- Aim of the exercise:
Filter the material below, keeping only each line that contains the string "from". Treat uppercase and lowercase letters as distinct.

━━ Records for the task

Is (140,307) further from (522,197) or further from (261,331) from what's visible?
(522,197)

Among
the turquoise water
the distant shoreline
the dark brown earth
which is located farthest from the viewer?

━━━━

- The reply:
Is (140,307) further from (522,197) or further from (261,331) from what's visible?
which is located farthest from the viewer?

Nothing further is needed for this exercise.